Tamriel freezes, an idea striking him. “I— Ah— Excuse me, won’t you?” he stammers as he darts out of the room. He runs down the hall—nearly bowling over a guard who chooses that exact moment to step out of the dining room—and flies around the banister and up the stairs.
Three guards are searching through the piles of supplies in Elise’s art gallery. All of them snap to attention when Tamriel bursts through the sheer curtain hanging over the archway.
“What have you found?”
“Nothing yet, Your Highness. We’ll keep looking.” The guard’s voice wobbles a bit, and it takes Tamriel a moment to recognize him: Raiden, the man whose nose he had broken for insulting Mercy—then Marieve. His nose has healed, but crookedly.

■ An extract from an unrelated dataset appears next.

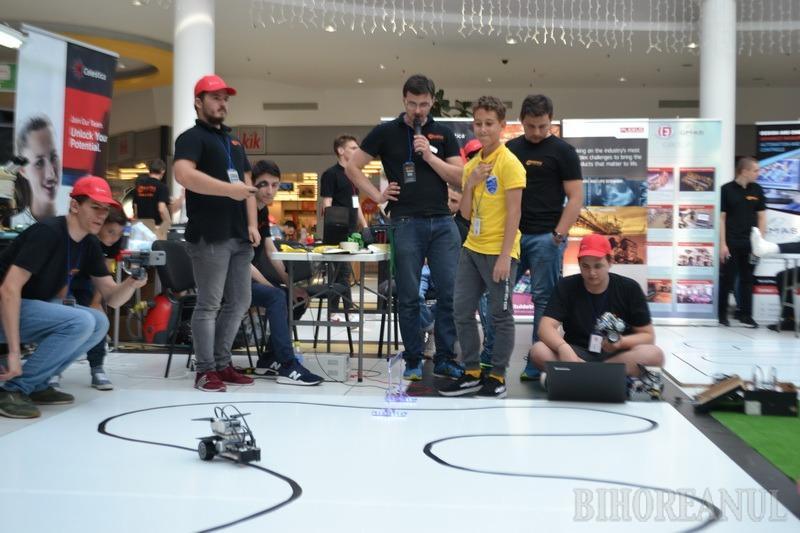 Bătălia roboţilor: Zeci de roboţei creaţi de studenţi şi elevi au făcut drift-uri, s-au bătut şi au mers pe tavan la ERA Park Oradea (FOTO / VIDEO)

“I might know where to find a clue.” Tamriel steps into the room and—
There it is.
The painting of Calum kneeling beside a merchant hangs in the center of the wall, its frame shining under the sunlight streaming through the window. In it, Calum is only eight or nine, offering a handful of coins to the merchant so he can repair his broken wagon wheel. Elise had painted it a couple years ago. Tamriel remembers Calum bragging to him about her talent after she had finished and, sheepishly, shown the painting to him. Maybe one day she’ll paint the portrait of you as our king, Calum had suggested.